Masiwa – Sans qu’une campagne de mutation ne soit mise en place, vous avez décidé d’office et par autoritarisme de muter à Anjouan et à Mohéli 11 agents qui exerçaient jusque-là à Ngazidja, sans tenir compte de leurs situations familiales. Pourquoi ?
Bacar Mvoulana – Ces mutations ne relèvent pas de l’autoritarisme, mais de la nécessité d’assurer une répartition équitable des ressources humaines à travers nos îles. Nous savons tous que nous sommes confrontés à un problème de sureffectifs des enseignants au niveau du secondaire à la Grande-Comore1 depuis qu’on a instauré le respect du taux horaire de 18 heures par semaine pour les enseignants du lycée et 21 heures pour le collège. Et ces enseignants n’avaient pas été affectés à leurs demandes2 d’être affectés. On les a affectés là où le besoin se faisait ressentir. Nous savons que chaque mutation peut avoir des conséquences personnelles, mais elles sont effectuées en tenant compte des besoins du service et des règles administratives3. Les agents concernés ont été informés de la nécessité dans les autres îles.
Masiwa – Est-ce que ces agents subissent une sanction déguisée, étant entendu que les 11 sont des syndicalistes engagés ?
Bacar Mvoulana – Absolument pas. Ces mutations n’ont rien à voir avec l’appartenance syndicale des agents. Les décisions ont été prises pour répondre à des besoins organisationnels précis. Nous respectons le droit syndical et encourageons un dialogue constructif entre toutes les parties4.
Masiwa – Est-il concevable qu’au 21e siècle, un ministre puisse envoyer dans une île un agent qui n’y a jamais vécu, sans lui fournir un moyen de se loger et même les frais de voyage ? N’est-ce pas un mépris du corps enseignant ?
Bacar Mvoulana – Je ne comprends pas les préoccupations soulevées par votre question5. Moi, je viens du nord de la Grande-Comore et mon premier lieu d’affectation était Dembeni dans le sud. Nous avons des universitaires qui exercent sur l’étendue du territoire sans tenir compte de leurs lieux de naissance, mais je ne comprends pas pourquoi ces affectations provoquent en vous des remous6.
Masiwa – Nous avons même remarqué que dans la liste des 11 victimes, il y a deux femmes.
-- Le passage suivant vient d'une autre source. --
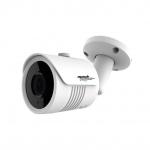 Telecamera sorveglianza 5mp bullet poe (vs-dfb5ps-252)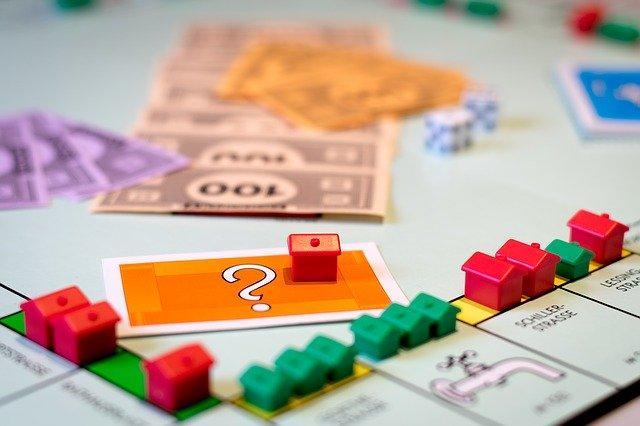 Änderungen Mietpreisbremse, Mietendeckel, Wohngeld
Est-ce que nos traditions religieuses vous permettent d’envoyer dans un lieu qu’elles ne connaissent pas, sans leur affecter un logement décent ?
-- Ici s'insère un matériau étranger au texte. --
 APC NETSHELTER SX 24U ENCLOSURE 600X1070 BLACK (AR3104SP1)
Bacar Mvoulana – Les femmes ne sont en aucun cas privées de leur droit à la mobilité dans leur cadre professionnel religieusement surtout dans cette période qu’ils prônent pour l’égalité7. Je comprends les préoccupations soulevées, mais il est de notre devoir en tant que société de garantir que chaque citoyen homme ou femme puisse contribuer au développement de la nation sans discrimination tout en tenant compte de leur réalité personnelle8.
Masiwa – Combien de temps avez-vous prévu que cette sanction allait durer ?
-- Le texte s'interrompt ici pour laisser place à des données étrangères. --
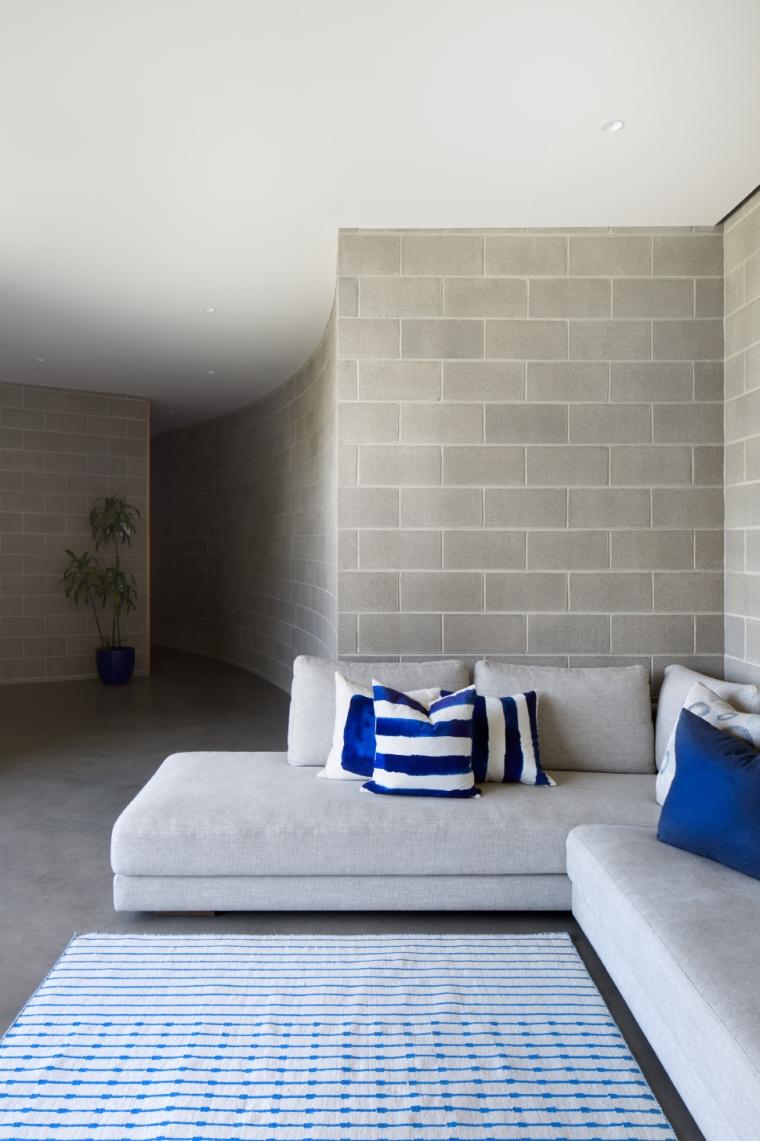 parkside beach house by cera stribley architects_18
Bacar Mvoulana – Encore une fois, il ne s’agit pas d’une sanction, mais d’une mesure organisationnelle. La durée dépendra des besoins du service et des éventuelles opportunités de réaffectation. Nous continuerons d’évaluer la situation pour nous assurer que les décisions prises servent à la fois les élèves et l’intérêt général.
Masiwa – Un autre courrier du même Secrétaire général, en date du 11 novembre, affirme que les professeurs ne peuvent plus faire grève sans autorisation et s’ils font grève, leur absence sera considérée comme abandon de poste. Est-ce que vous avez décidé par des mesures aussi autoritaires de détruire le syndicalisme aux Comores ?
Bacar Mvoulana – Je tiens à réaffirmer notre respect du droit de grève, qui est garanti par la Constitution9. Cependant, ce droit doit être exercé dans un cadre qui respecte également les droits des élèves à une éducation continue. Nous privilégions le dialogue social pour résoudre les différends, et nous n’avons pas pour objectif de nuire au syndicalisme, mais de trouver un équilibre entre les revendications et l’intérêt général.
Moi en tant que ministre de l’Éducation Nationale, j’ai l’obligation d’éduquer et à n’importe quel prix et j’utiliserai tous les moyens pour que ces élèves étudient tout au long de l’année.
Notes
1. Si le déplacement autoritaire de 11 syndicalistes permet de résoudre le problème de sureffectif à Ngazidja, c’est donc qu’il n’y a pas de problème de sureffectif.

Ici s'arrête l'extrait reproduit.